If you’re operating Kubernetes in production, you probably know this story: you analyze metrics, tune CPU and memory requests, validate them against historical data, and roll changes out carefully. And even though pods are no longer wildly overprovisioned, the cloud bill stays pretty much the same.
If that’s familiar, it’s not necessarily caused by poor execution, but likely a result of how K8s is designed to balance elasticity and safety. Accurate requests are necessary, but don’t eliminate waste on their own.
This article is a step-by-step guide that explains where that waste comes from, how to recognize it, and how to actually remove it from your cluster.
Step 1: Understand what accurate requests really optimize
Why rightsizing matters, but only within limits
Prerequisites
- Kubernetes cluster with metrics-server or Prometheus installed
- Access to pod-level CPU and memory usage metrics
- Basic familiarity with requests and limits
Accurate requests mean that a pod’s resource requests closely reflect its typical runtime needs. For CPU, this usually means aligning requests with sustained usage rather than peaks. For memory, it often means sizing close to the working set to avoid OOMKills.

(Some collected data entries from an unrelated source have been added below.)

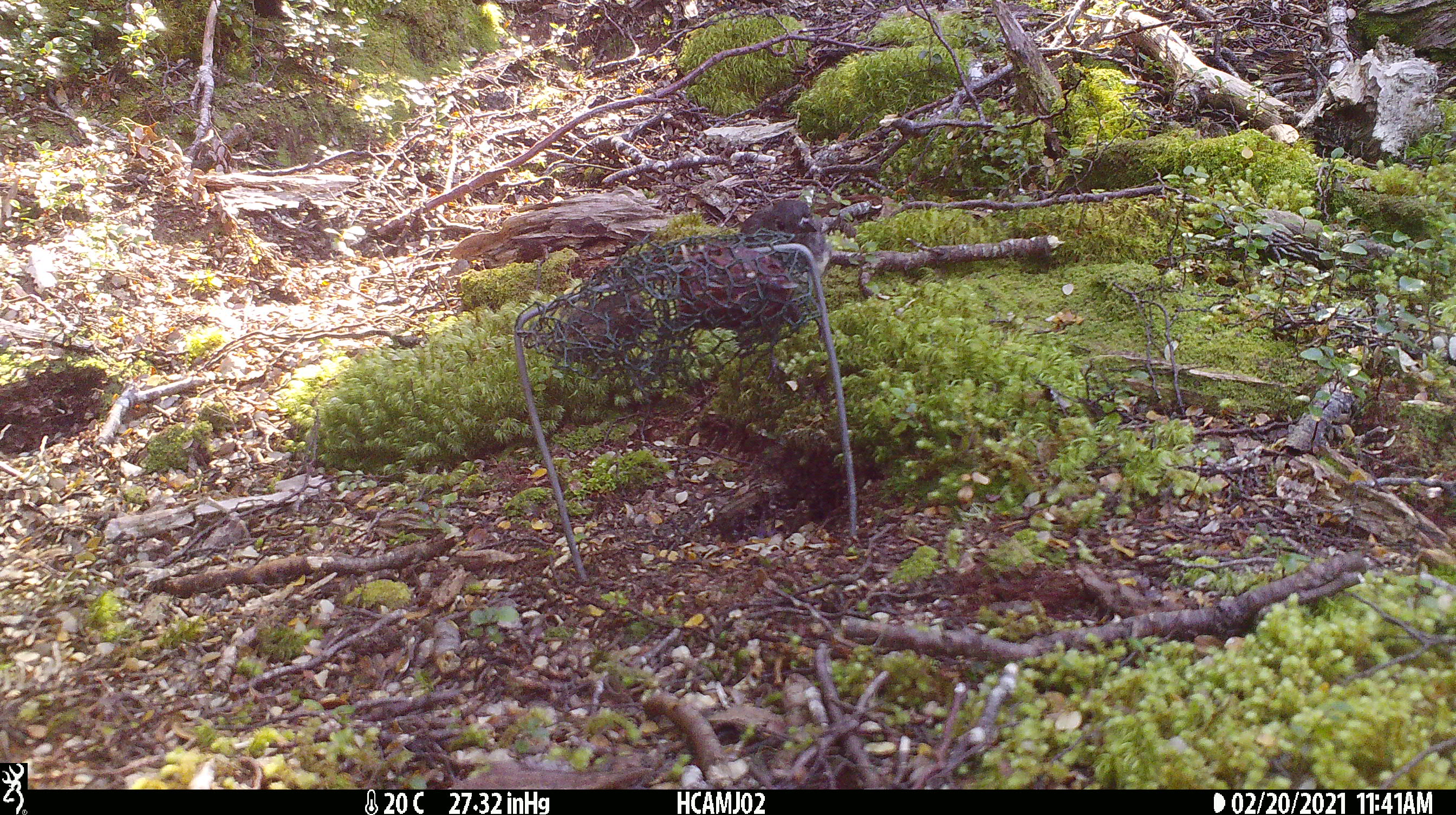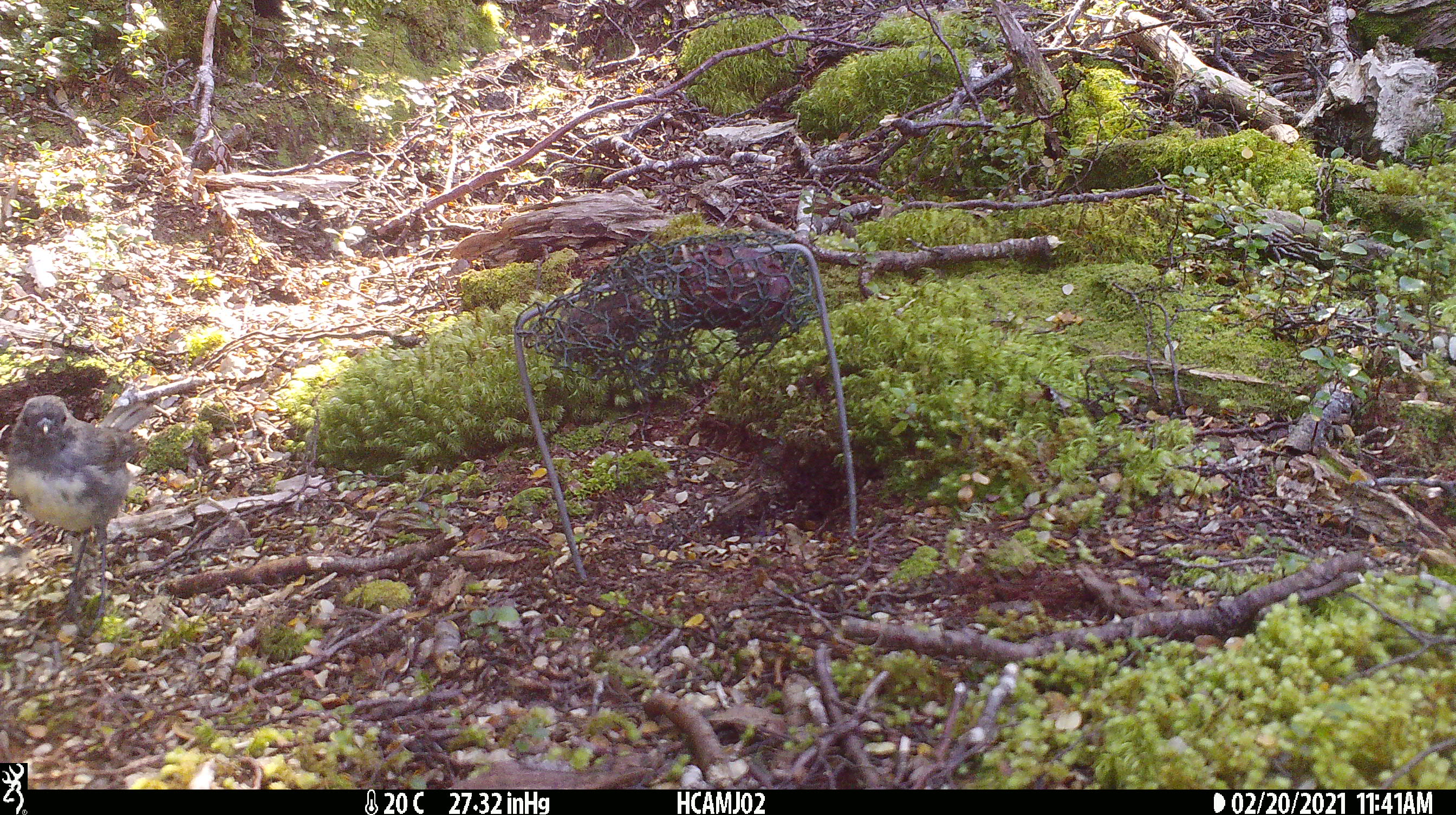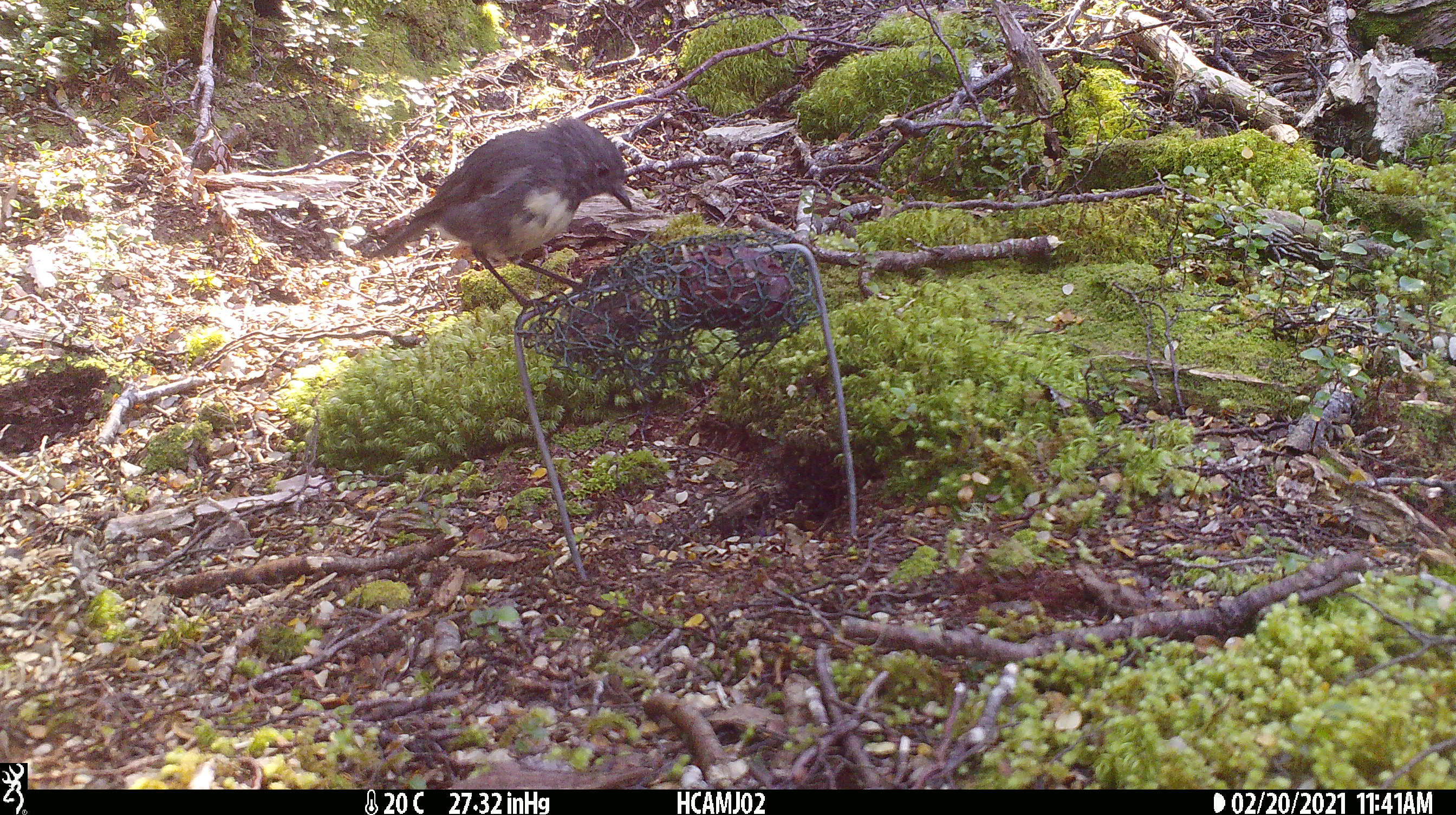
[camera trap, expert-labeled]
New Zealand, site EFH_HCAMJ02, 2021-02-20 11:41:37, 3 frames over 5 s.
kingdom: Animalia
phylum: Chordata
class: Aves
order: Passeriformes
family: Petroicidae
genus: Petroica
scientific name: Petroica australis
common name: new zealand robin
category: robin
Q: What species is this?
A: Robin (new zealand robin) (Petroica australis).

What accurate requests do well:
- Improve scheduler decisions.
- Reduce node overcommit risk.
- Stabilize HPA behavior.
- Prevent pathological overprovisioning at the pod level.
What they do not do:
- Maximize utilization.
- Eliminate idle capacity.
- Reduce node count automatically.
- Guarantee lower cloud costs.
A key mental shift is required here. Kubernetes uses requests as reservations, not forecasts. Once a request is set, the scheduler treats that capacity as unavailable to others, regardless of whether it is actually used.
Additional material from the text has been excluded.